Abstract

Thalassemia Major still a growing disease in Iraq with no clear plan for prevention.
 Failure to get a secondary sexual character, amenorrhea, and then the inability to get pregnant is one the increasingly common problems in female patients with huge burden effects. Despite recent advances in iron chelation therapy, still, excess iron deposition in pituitary gonadotropic and gonadal cells remains one of the major causes for gonadal failure.
 Objectives: To evaluate the effect of iron overloads measured by serum ferritin on pituitary gonadotrophins measured by FSH, LH, and the gonadal sex steroid measured by estrogen in pubertal females with thalassemia Major.
 Methods: 41 female patients randomly selected in a cross-sectional study with diagnosed Thalassemia Major registered in Al-Kut Hereditary Blood Disease Center in the south of Iraq.
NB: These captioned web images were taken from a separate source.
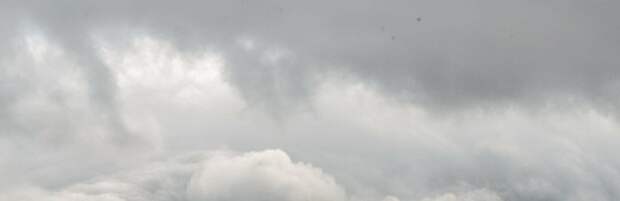 Бурю сняли на видео в Алматы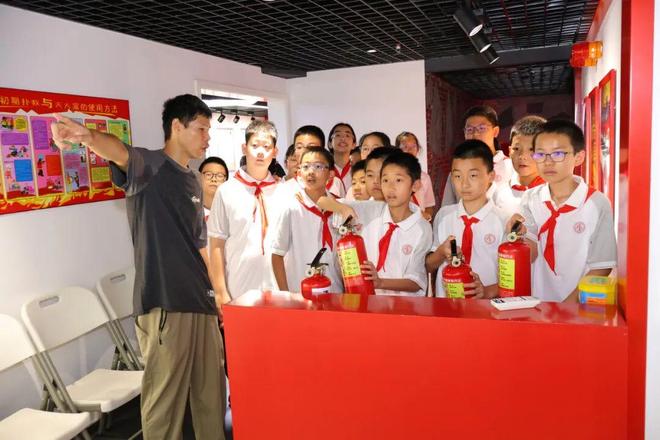 天山初中学子解锁这些“硬核”技能……(图3)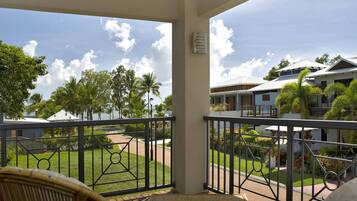 Deluxe House, 4 Bedrooms, Private Pool, Beachside | Balcony
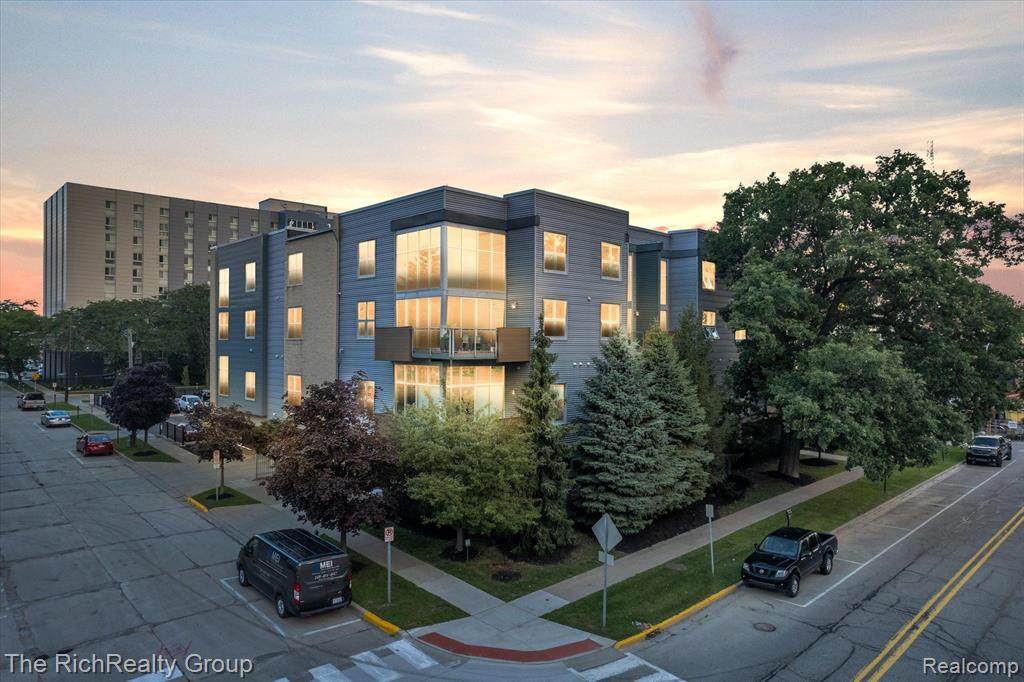614 Troy Street - Photo 1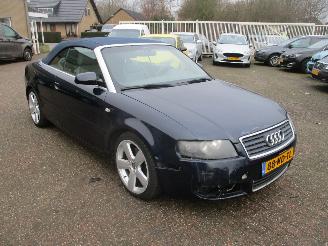 skadebil auto Audi A4 Cabriolet 2.4 V6 Exclusive Aut 2002/7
 Demographic data were evaluated including (age, type of chelation therapy, compliance for treatment and mean hemoglobin levels, and presence of amenorrhea). Serum ferritin, hemoglobin, FSH, LH, Estrogen levels were collected from patient's files. 
 Results: the age of the studied sample were range from 14-43 years. The majority of the studied patients 33(80.5%) were suffering from primary amenorrhea and only six had a normal menstrual cycle. Twenty-six (63.4%) patients had serum ferritin levels of more than 3000 ng/dl.
 A low average serum FSH, LH, and Estrogen concentration were observed in the group with serum ferritin levels more than 3000ng/dl in a statistically significant p-value, 0.001, 0.002, and 0.003 respectively with inverse Pearson's correlation (-0.4 and p-value 0.0009 for FSH), (- 0.2 with no significant p-value 0.12, for LH) and (-0.3 with significant p. value 0.02 for estrogen level). 
 Conclusions:
 In this study majority of females with thalassemia, Major suffer from disruption of pituitary gonadotropins and possible gonadal sex steroid. High ferritin still is a statistically significant risk factor for gonadal failure.
 The needs for more strict iron control, early screening, and proper treatment of gonadotropin and gonadal sex steroid deficiency around the age of 13 years are essential to be offered. More studies and a larger sample are needed to confirm and/or add other risk factors in pubertal thalassemic females.